[Insert Title Here]

Over this past weekend I had the pleasure of driving my grandmother, Mommom, back to my house for my sister’s prom. We have always been very close, so the three-hour drive was filled with conversation about whatever topics came to mind. Mommom is very politically involved so naturally the topic of current politics came up.  She is very passionate about her beliefs and disagrees with much of what our current president stands for. In our conversation, the topic of environmental policy came up, and we began to analyze the shift in how current policy places us in relation to the environment. In the previous administration under President Obama, effort was being made to invest in more sustainable sources of energy and limit the growth of energy sources that put out an excess of carbon emissions. The current policy being proposed by President Trump’s administration aims to increase induImage result for trump environment quotesstries such as coal, which produce a high amount of carbon emissions but are supposedly better businesses to invest in.

Mommom pointed out that as she viewed it, the Obama administration saw how connected humanity was to what we do to the environment, while the Trump administration views the environment as a resource which we should exploit for the means of business. She did not know it but Mommom basically argued against Trump’s using ideas from the ecological bodies concept and Tuana’s viscous porosity. I proceeded to explain these ideas to her and was amazed by how much they had in common. Mommom was ecstatic to learn that her ideas were more than just her own, but related to a theory created by a scholar.

This exchange made me question the power a name holds. If someone had listened to Mommom ramble on, critiquing Trump, they would most likely take her less seriosuly because in their eyes she is just some unqualified old lady looking for something to complain about. However, if she used the same argument but name dropped the specific ideas like the ecological body concept, her ideas would appear to be more sound, even though nothing about her argument changed. This realization made me question the power of a title and how today’s society places more value on things that are labeled more so than not. Even the news follows this as they name specific events. Think of Balloon Boy or “Cash Me Outside” girl, Image result for cash me outside how bout dat people discussed these scandals for much more time than they would have if they had not been named. Both of these situations barely qualified as news, they are both extremely scandalous and borderline idiotic, but the public became fascinated by them and they turned into sensations that overshadowed more serious topics at the time. Think of how much easier it is to say “did you see cash me outside girl” as opposed to “did you see Dr. Phil had another girl that could barely speak English and treated everyone terribly”. Both statement refer to the exact same idea, but the naming of the situation holds more power and makes the public want to invest more time in the topic.

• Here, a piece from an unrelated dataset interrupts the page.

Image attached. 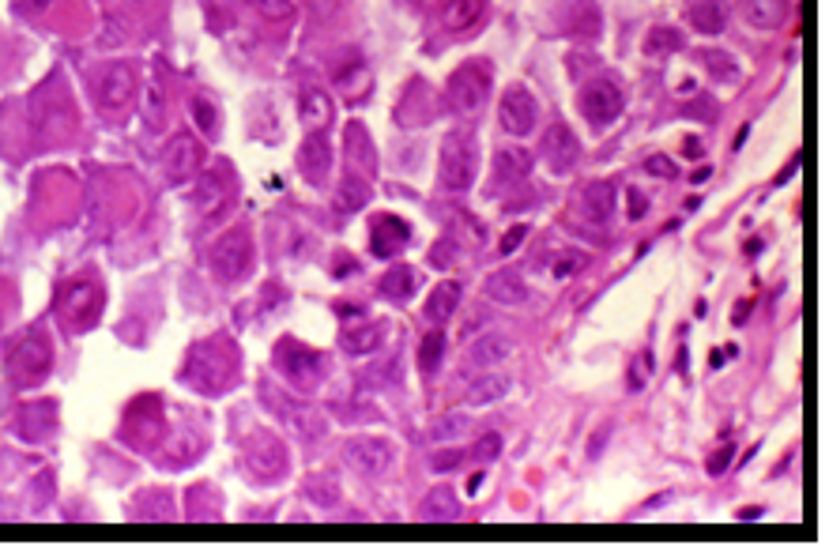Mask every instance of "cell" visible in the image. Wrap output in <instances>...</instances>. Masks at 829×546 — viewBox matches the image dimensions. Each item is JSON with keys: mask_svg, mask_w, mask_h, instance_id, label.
<instances>
[{"mask_svg": "<svg viewBox=\"0 0 829 546\" xmlns=\"http://www.w3.org/2000/svg\"><path fill=\"white\" fill-rule=\"evenodd\" d=\"M490 83H494V68H490V61L475 57V61H468V65H460L453 76H449V87H445L449 110H453L456 117H475V113L487 106Z\"/></svg>", "mask_w": 829, "mask_h": 546, "instance_id": "cell-1", "label": "cell"}, {"mask_svg": "<svg viewBox=\"0 0 829 546\" xmlns=\"http://www.w3.org/2000/svg\"><path fill=\"white\" fill-rule=\"evenodd\" d=\"M475 174H479V144H475L472 132H453V136H445V144H441V181H445V189H456V193H464V189H472Z\"/></svg>", "mask_w": 829, "mask_h": 546, "instance_id": "cell-2", "label": "cell"}, {"mask_svg": "<svg viewBox=\"0 0 829 546\" xmlns=\"http://www.w3.org/2000/svg\"><path fill=\"white\" fill-rule=\"evenodd\" d=\"M76 113L68 102L65 87H38L31 98V125L38 140H61L72 129Z\"/></svg>", "mask_w": 829, "mask_h": 546, "instance_id": "cell-3", "label": "cell"}, {"mask_svg": "<svg viewBox=\"0 0 829 546\" xmlns=\"http://www.w3.org/2000/svg\"><path fill=\"white\" fill-rule=\"evenodd\" d=\"M577 106H581V113H585L588 121L600 129V125H611L618 113H622V91H618L615 80H603V76H596V80H588L585 87H581Z\"/></svg>", "mask_w": 829, "mask_h": 546, "instance_id": "cell-4", "label": "cell"}, {"mask_svg": "<svg viewBox=\"0 0 829 546\" xmlns=\"http://www.w3.org/2000/svg\"><path fill=\"white\" fill-rule=\"evenodd\" d=\"M49 362H53V347H49L46 336L23 339L16 351H12V381L23 388L38 385L49 373Z\"/></svg>", "mask_w": 829, "mask_h": 546, "instance_id": "cell-5", "label": "cell"}, {"mask_svg": "<svg viewBox=\"0 0 829 546\" xmlns=\"http://www.w3.org/2000/svg\"><path fill=\"white\" fill-rule=\"evenodd\" d=\"M498 121H502L505 132H513V136H528V132L536 129L539 121V102L536 95L528 91V87H509L502 95V106H498Z\"/></svg>", "mask_w": 829, "mask_h": 546, "instance_id": "cell-6", "label": "cell"}, {"mask_svg": "<svg viewBox=\"0 0 829 546\" xmlns=\"http://www.w3.org/2000/svg\"><path fill=\"white\" fill-rule=\"evenodd\" d=\"M98 106L110 113H121L129 110L132 95H136V72H132L129 65H110L98 72Z\"/></svg>", "mask_w": 829, "mask_h": 546, "instance_id": "cell-7", "label": "cell"}, {"mask_svg": "<svg viewBox=\"0 0 829 546\" xmlns=\"http://www.w3.org/2000/svg\"><path fill=\"white\" fill-rule=\"evenodd\" d=\"M245 268H249V234L227 230L212 249V272L219 279H242Z\"/></svg>", "mask_w": 829, "mask_h": 546, "instance_id": "cell-8", "label": "cell"}, {"mask_svg": "<svg viewBox=\"0 0 829 546\" xmlns=\"http://www.w3.org/2000/svg\"><path fill=\"white\" fill-rule=\"evenodd\" d=\"M543 159L551 162L554 174H566V170H573V162H577V155H581V144H577V136H573V129L569 125H551V129L543 132Z\"/></svg>", "mask_w": 829, "mask_h": 546, "instance_id": "cell-9", "label": "cell"}, {"mask_svg": "<svg viewBox=\"0 0 829 546\" xmlns=\"http://www.w3.org/2000/svg\"><path fill=\"white\" fill-rule=\"evenodd\" d=\"M61 317L72 328H87L98 317V287H91V283L65 287V294H61Z\"/></svg>", "mask_w": 829, "mask_h": 546, "instance_id": "cell-10", "label": "cell"}, {"mask_svg": "<svg viewBox=\"0 0 829 546\" xmlns=\"http://www.w3.org/2000/svg\"><path fill=\"white\" fill-rule=\"evenodd\" d=\"M407 241H411V226H407L404 219H396V215H381V219H374L370 249H374L377 257H396V253H404Z\"/></svg>", "mask_w": 829, "mask_h": 546, "instance_id": "cell-11", "label": "cell"}, {"mask_svg": "<svg viewBox=\"0 0 829 546\" xmlns=\"http://www.w3.org/2000/svg\"><path fill=\"white\" fill-rule=\"evenodd\" d=\"M347 460L366 471V475H381L392 464V445L389 441H377V437H355L347 445Z\"/></svg>", "mask_w": 829, "mask_h": 546, "instance_id": "cell-12", "label": "cell"}, {"mask_svg": "<svg viewBox=\"0 0 829 546\" xmlns=\"http://www.w3.org/2000/svg\"><path fill=\"white\" fill-rule=\"evenodd\" d=\"M577 211L585 215L588 223H607L611 211H615V189L611 181H588L581 196H577Z\"/></svg>", "mask_w": 829, "mask_h": 546, "instance_id": "cell-13", "label": "cell"}, {"mask_svg": "<svg viewBox=\"0 0 829 546\" xmlns=\"http://www.w3.org/2000/svg\"><path fill=\"white\" fill-rule=\"evenodd\" d=\"M739 16L754 31H777L784 23V16H788V4L784 0H743Z\"/></svg>", "mask_w": 829, "mask_h": 546, "instance_id": "cell-14", "label": "cell"}, {"mask_svg": "<svg viewBox=\"0 0 829 546\" xmlns=\"http://www.w3.org/2000/svg\"><path fill=\"white\" fill-rule=\"evenodd\" d=\"M513 339L505 336H483L472 343V351H468V362H472L475 370H494V366H502V362H509L513 358Z\"/></svg>", "mask_w": 829, "mask_h": 546, "instance_id": "cell-15", "label": "cell"}, {"mask_svg": "<svg viewBox=\"0 0 829 546\" xmlns=\"http://www.w3.org/2000/svg\"><path fill=\"white\" fill-rule=\"evenodd\" d=\"M483 16H487V0H445L441 8V19L453 34H468Z\"/></svg>", "mask_w": 829, "mask_h": 546, "instance_id": "cell-16", "label": "cell"}, {"mask_svg": "<svg viewBox=\"0 0 829 546\" xmlns=\"http://www.w3.org/2000/svg\"><path fill=\"white\" fill-rule=\"evenodd\" d=\"M487 298L498 306H521V302H528V287L517 272H494L487 279Z\"/></svg>", "mask_w": 829, "mask_h": 546, "instance_id": "cell-17", "label": "cell"}, {"mask_svg": "<svg viewBox=\"0 0 829 546\" xmlns=\"http://www.w3.org/2000/svg\"><path fill=\"white\" fill-rule=\"evenodd\" d=\"M200 166V144H196L193 136H178L174 144H170V151H166V174L174 177V181H181V177H189Z\"/></svg>", "mask_w": 829, "mask_h": 546, "instance_id": "cell-18", "label": "cell"}, {"mask_svg": "<svg viewBox=\"0 0 829 546\" xmlns=\"http://www.w3.org/2000/svg\"><path fill=\"white\" fill-rule=\"evenodd\" d=\"M509 388H513V381H509L505 373H483L479 381L468 385V403H472V407H490V403L505 400Z\"/></svg>", "mask_w": 829, "mask_h": 546, "instance_id": "cell-19", "label": "cell"}, {"mask_svg": "<svg viewBox=\"0 0 829 546\" xmlns=\"http://www.w3.org/2000/svg\"><path fill=\"white\" fill-rule=\"evenodd\" d=\"M328 162H332L328 140L313 132V136L306 140V147H302V155H298V166H302V174H309L313 181H321V177L328 174Z\"/></svg>", "mask_w": 829, "mask_h": 546, "instance_id": "cell-20", "label": "cell"}, {"mask_svg": "<svg viewBox=\"0 0 829 546\" xmlns=\"http://www.w3.org/2000/svg\"><path fill=\"white\" fill-rule=\"evenodd\" d=\"M690 23H694V31H701V34H720L724 31V23H728L724 0H698V4L690 8Z\"/></svg>", "mask_w": 829, "mask_h": 546, "instance_id": "cell-21", "label": "cell"}, {"mask_svg": "<svg viewBox=\"0 0 829 546\" xmlns=\"http://www.w3.org/2000/svg\"><path fill=\"white\" fill-rule=\"evenodd\" d=\"M460 283H441L434 294H430V302H426V317L430 321H449L453 317V309L460 306Z\"/></svg>", "mask_w": 829, "mask_h": 546, "instance_id": "cell-22", "label": "cell"}, {"mask_svg": "<svg viewBox=\"0 0 829 546\" xmlns=\"http://www.w3.org/2000/svg\"><path fill=\"white\" fill-rule=\"evenodd\" d=\"M415 283H419V275H415V268H392L385 279H381V290L389 294V298H396V302H404V298H411L415 294Z\"/></svg>", "mask_w": 829, "mask_h": 546, "instance_id": "cell-23", "label": "cell"}, {"mask_svg": "<svg viewBox=\"0 0 829 546\" xmlns=\"http://www.w3.org/2000/svg\"><path fill=\"white\" fill-rule=\"evenodd\" d=\"M441 354H445V332H426L419 343V370L434 377L441 370Z\"/></svg>", "mask_w": 829, "mask_h": 546, "instance_id": "cell-24", "label": "cell"}, {"mask_svg": "<svg viewBox=\"0 0 829 546\" xmlns=\"http://www.w3.org/2000/svg\"><path fill=\"white\" fill-rule=\"evenodd\" d=\"M683 49V34L675 27H652L645 38V57H660V53H679Z\"/></svg>", "mask_w": 829, "mask_h": 546, "instance_id": "cell-25", "label": "cell"}, {"mask_svg": "<svg viewBox=\"0 0 829 546\" xmlns=\"http://www.w3.org/2000/svg\"><path fill=\"white\" fill-rule=\"evenodd\" d=\"M302 121H309L313 129H321L325 121H332V98L321 95V91H309L302 98Z\"/></svg>", "mask_w": 829, "mask_h": 546, "instance_id": "cell-26", "label": "cell"}, {"mask_svg": "<svg viewBox=\"0 0 829 546\" xmlns=\"http://www.w3.org/2000/svg\"><path fill=\"white\" fill-rule=\"evenodd\" d=\"M528 170H532V151H524V147H502L498 151V174L524 177Z\"/></svg>", "mask_w": 829, "mask_h": 546, "instance_id": "cell-27", "label": "cell"}, {"mask_svg": "<svg viewBox=\"0 0 829 546\" xmlns=\"http://www.w3.org/2000/svg\"><path fill=\"white\" fill-rule=\"evenodd\" d=\"M423 516H426V520H453V516H456V498H453V490H449V486H438V490H434V494L426 498Z\"/></svg>", "mask_w": 829, "mask_h": 546, "instance_id": "cell-28", "label": "cell"}, {"mask_svg": "<svg viewBox=\"0 0 829 546\" xmlns=\"http://www.w3.org/2000/svg\"><path fill=\"white\" fill-rule=\"evenodd\" d=\"M223 185H219V181H215V177H200V181H196V193H193V204L200 211H215L219 208V204H223Z\"/></svg>", "mask_w": 829, "mask_h": 546, "instance_id": "cell-29", "label": "cell"}, {"mask_svg": "<svg viewBox=\"0 0 829 546\" xmlns=\"http://www.w3.org/2000/svg\"><path fill=\"white\" fill-rule=\"evenodd\" d=\"M362 200H366V181L347 177V181L340 185V193H336V204H340L343 211H355V208H362Z\"/></svg>", "mask_w": 829, "mask_h": 546, "instance_id": "cell-30", "label": "cell"}, {"mask_svg": "<svg viewBox=\"0 0 829 546\" xmlns=\"http://www.w3.org/2000/svg\"><path fill=\"white\" fill-rule=\"evenodd\" d=\"M585 268H588L585 253H573V249H566V253H558V257H554V275H558V279H569V275L585 272Z\"/></svg>", "mask_w": 829, "mask_h": 546, "instance_id": "cell-31", "label": "cell"}, {"mask_svg": "<svg viewBox=\"0 0 829 546\" xmlns=\"http://www.w3.org/2000/svg\"><path fill=\"white\" fill-rule=\"evenodd\" d=\"M253 8H257L264 19H287V16H294V0H253Z\"/></svg>", "mask_w": 829, "mask_h": 546, "instance_id": "cell-32", "label": "cell"}, {"mask_svg": "<svg viewBox=\"0 0 829 546\" xmlns=\"http://www.w3.org/2000/svg\"><path fill=\"white\" fill-rule=\"evenodd\" d=\"M163 110H166L163 87H151V91H147V117H151V129H159V125H163Z\"/></svg>", "mask_w": 829, "mask_h": 546, "instance_id": "cell-33", "label": "cell"}, {"mask_svg": "<svg viewBox=\"0 0 829 546\" xmlns=\"http://www.w3.org/2000/svg\"><path fill=\"white\" fill-rule=\"evenodd\" d=\"M366 87V72H362V65H355L351 72H343L340 76V91H347V95H358Z\"/></svg>", "mask_w": 829, "mask_h": 546, "instance_id": "cell-34", "label": "cell"}, {"mask_svg": "<svg viewBox=\"0 0 829 546\" xmlns=\"http://www.w3.org/2000/svg\"><path fill=\"white\" fill-rule=\"evenodd\" d=\"M193 113H196V125L204 132H215V110L208 106V98H196L193 102Z\"/></svg>", "mask_w": 829, "mask_h": 546, "instance_id": "cell-35", "label": "cell"}, {"mask_svg": "<svg viewBox=\"0 0 829 546\" xmlns=\"http://www.w3.org/2000/svg\"><path fill=\"white\" fill-rule=\"evenodd\" d=\"M468 430V418H441V426H434V437H460Z\"/></svg>", "mask_w": 829, "mask_h": 546, "instance_id": "cell-36", "label": "cell"}, {"mask_svg": "<svg viewBox=\"0 0 829 546\" xmlns=\"http://www.w3.org/2000/svg\"><path fill=\"white\" fill-rule=\"evenodd\" d=\"M524 238H528V226L517 223L513 230H505V238H502V245H498V253H513V249H517Z\"/></svg>", "mask_w": 829, "mask_h": 546, "instance_id": "cell-37", "label": "cell"}, {"mask_svg": "<svg viewBox=\"0 0 829 546\" xmlns=\"http://www.w3.org/2000/svg\"><path fill=\"white\" fill-rule=\"evenodd\" d=\"M705 61H709V68H713L716 76H735V65L728 53H705Z\"/></svg>", "mask_w": 829, "mask_h": 546, "instance_id": "cell-38", "label": "cell"}, {"mask_svg": "<svg viewBox=\"0 0 829 546\" xmlns=\"http://www.w3.org/2000/svg\"><path fill=\"white\" fill-rule=\"evenodd\" d=\"M479 456H483V460H494V456H498V452H502V437L498 434H487L483 437V441H479Z\"/></svg>", "mask_w": 829, "mask_h": 546, "instance_id": "cell-39", "label": "cell"}, {"mask_svg": "<svg viewBox=\"0 0 829 546\" xmlns=\"http://www.w3.org/2000/svg\"><path fill=\"white\" fill-rule=\"evenodd\" d=\"M430 464L438 467V471H449V467H460L464 464V452H445V456H434V460H430Z\"/></svg>", "mask_w": 829, "mask_h": 546, "instance_id": "cell-40", "label": "cell"}, {"mask_svg": "<svg viewBox=\"0 0 829 546\" xmlns=\"http://www.w3.org/2000/svg\"><path fill=\"white\" fill-rule=\"evenodd\" d=\"M649 174L671 177V174H675V162H671V159H660V155H656V159H649Z\"/></svg>", "mask_w": 829, "mask_h": 546, "instance_id": "cell-41", "label": "cell"}, {"mask_svg": "<svg viewBox=\"0 0 829 546\" xmlns=\"http://www.w3.org/2000/svg\"><path fill=\"white\" fill-rule=\"evenodd\" d=\"M732 464V449H720V456H713V460H709V471H720V467H728Z\"/></svg>", "mask_w": 829, "mask_h": 546, "instance_id": "cell-42", "label": "cell"}, {"mask_svg": "<svg viewBox=\"0 0 829 546\" xmlns=\"http://www.w3.org/2000/svg\"><path fill=\"white\" fill-rule=\"evenodd\" d=\"M641 215H645V196L630 193V219H641Z\"/></svg>", "mask_w": 829, "mask_h": 546, "instance_id": "cell-43", "label": "cell"}, {"mask_svg": "<svg viewBox=\"0 0 829 546\" xmlns=\"http://www.w3.org/2000/svg\"><path fill=\"white\" fill-rule=\"evenodd\" d=\"M483 482H487L483 475H472V482H468V494H479V486H483Z\"/></svg>", "mask_w": 829, "mask_h": 546, "instance_id": "cell-44", "label": "cell"}, {"mask_svg": "<svg viewBox=\"0 0 829 546\" xmlns=\"http://www.w3.org/2000/svg\"><path fill=\"white\" fill-rule=\"evenodd\" d=\"M31 12H42V8H49V0H23Z\"/></svg>", "mask_w": 829, "mask_h": 546, "instance_id": "cell-45", "label": "cell"}, {"mask_svg": "<svg viewBox=\"0 0 829 546\" xmlns=\"http://www.w3.org/2000/svg\"><path fill=\"white\" fill-rule=\"evenodd\" d=\"M234 0H208V8H230Z\"/></svg>", "mask_w": 829, "mask_h": 546, "instance_id": "cell-46", "label": "cell"}, {"mask_svg": "<svg viewBox=\"0 0 829 546\" xmlns=\"http://www.w3.org/2000/svg\"><path fill=\"white\" fill-rule=\"evenodd\" d=\"M411 4H415V8H426V4H430V0H411Z\"/></svg>", "mask_w": 829, "mask_h": 546, "instance_id": "cell-47", "label": "cell"}]
</instances>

This girl was nothing special compared to other guests that have been on the show, but naming her caused her segment to spread virally.

People love to categorize things, and simply naming creates a category of importance versus non-importance. In her article about casta paintings, Rebecca Earle discusses how “the process of classification itself was a source of pleasure” (464). Here she is referring to the process of creating a caste system in colonial times which placed each person into a specific category. Earle is referring to a greater scale such as social classifications in caste systems, and in class we discussed greater taxonomies like how we organize life, but I never considered how small titles could impact how we perceive something. It is amazing to me that a simple name can convey importance and separate an idea out from others. Something we take for granted and can do without thinking creates such a drastic change in view. I guarantee that you are more likely to remember that awkward situation with that cute boy you and your friends named the “The Carson Incident” more than that really crucial trigonometric theorem you learned in calculus the same day. In the scope of importance, the math obviously should hold more of a place in your mind, than a silly encounter with a boy, but by naming the situation, it holds more power. What does this say about our society that we place importance on things simply on their name? How many ideas are we ignoring or forgetting because they have not been officially titled yet?



Earle, Rebecca. “The Pleasures of Taxonomy: Casta Paintings, Classifications, and Colonialism.” The William and Mary Quarterly 73.3 (2016): 427-66. Web.
Tuana, Nancy. “Viscous Porosity: Witnessing Katrina.” N.p.: n.p., n.d. 188-213. Print.